Fuhl: Sehen Sie, Sie denken vielleicht, der Fuhl ist Jude, daher ist es sein erstes Interesse, daß es im Fall Gedeon zu einem klaren Schnitt gekommen ist. Falsch. Das denke ich viel weniger, weil ich Jude, sondern vielmehr weil ich AfD-Mitglied bin. Denn ohne einen solchen Schnitt wird die Partei von den Medien und vom politischen Gegner als „Antisemiten-Partei“ dargestellt und das,  obwohl der Vorwurf – obgleich in diesem einen Fall richtig – in Gänze völlig unzutreffend ist. 

Der Fall Gedeon ist also nicht repräsentativ für die AfD?

Fuhl: Nein. Ich zumindest habe sonst  nur das Gegenteil erlebt. Und ich bin viel unterwegs in der Partei. Allerdings erwarte ich, daß die Partei Wolfgang Gedeon nun konsequent ausschließt. Sonst werde nicht nur ich, sondern auch viele, die ich kenne, und keineswegs nur Juden, der Partei den Rücken kehren.

Könnte es zur erneuten Spaltung der Partei kommen? 

Fuhl: Ausschließen kann man angesichts der Lage leider gar nichts. Allerdings, wenn die Verhältnisse an der Basis in der ganzen Partei so sind, wie sie bei mir im Kreisverband sind, gibt es keine Spaltung – denn da ist die Stimmung ziemlich eindeutig: Antisemitismus ist nicht zu dulden.

Ist Ihr Landesvorsitzender Jörg Meuthen nun am Ende?

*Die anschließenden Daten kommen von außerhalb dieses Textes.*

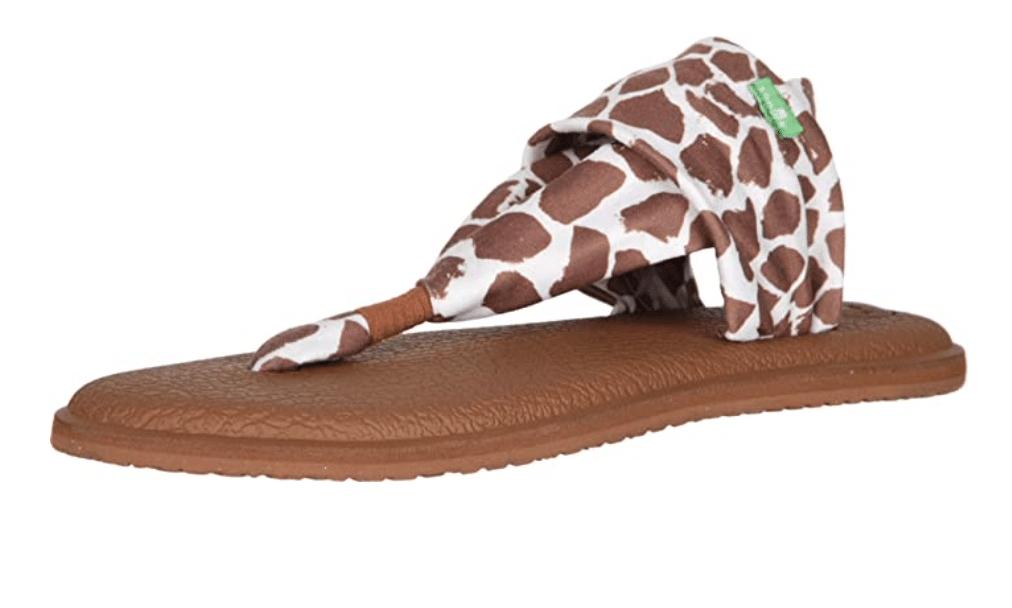 giraffe-gifts-giraffe-print-sandals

Fuhl: Professor Meuthen hat zweifellos eine schwere Niederlage erlitten. Andererseits hat er nun den nötigen Schnitt vollzogen, und die Mehrheit der Fraktion – wenn auch nur die einfache  – ist ihm gefolgt. Er hat sich freigeschwommen, und dies könnte für ihn eine zweite Chance bedeuten, sofern ihn der Rest der Partei unterstützt.

Das eben ist die Frage, denn zwar hat ihm die Mehrheit des Bundesvorstandes vor der Pressekonferenz am Dienstag nachmittag, bei der er seinen Austritt aus der Fraktion erklärt hat, ausdrücklich den Rücken gestärkt – nicht aber ausgerechnet die Bundesvorsitzende Frauke Petry.

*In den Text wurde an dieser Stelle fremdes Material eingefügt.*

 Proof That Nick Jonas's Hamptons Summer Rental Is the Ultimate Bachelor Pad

Fuhl: Sehr zu meinem Bedauern wurde der Konflikt von Frauke Petry von Beginn an benutzt, um gegenüber Jörg Meuthen zu punkten. So hat sie gegen einen Fraktionsausschluß Gedeons Stellung bezogen und die Einsetzung der Gutachterkommission favorisiert. Damit ist sie Herrn Meuthen in den Rücken gefallen. Und dies hat vielleicht erst den einen oder anderen AfD-Landtagsabgeordneten dazu gebracht, die Gutachterlösung einem Ausschluß Gedeons vorzuziehen. Ohne Petrys Eingriff wäre also der Fall Gedeon möglicherweise schnell erledigt gewesen. Ich glaube dabei aber nicht, daß Frauke Petry auch nur die geringste Sympathie für Antisemitismus hat. Aber sie hatte keine Skrupel, diese Affäre zu nutzen, um politische Spielchen zu treiben und ihren innerparteilichen Gegner Meuthen schlecht dastehen zu lassen. Das ist wirklich verwerflich.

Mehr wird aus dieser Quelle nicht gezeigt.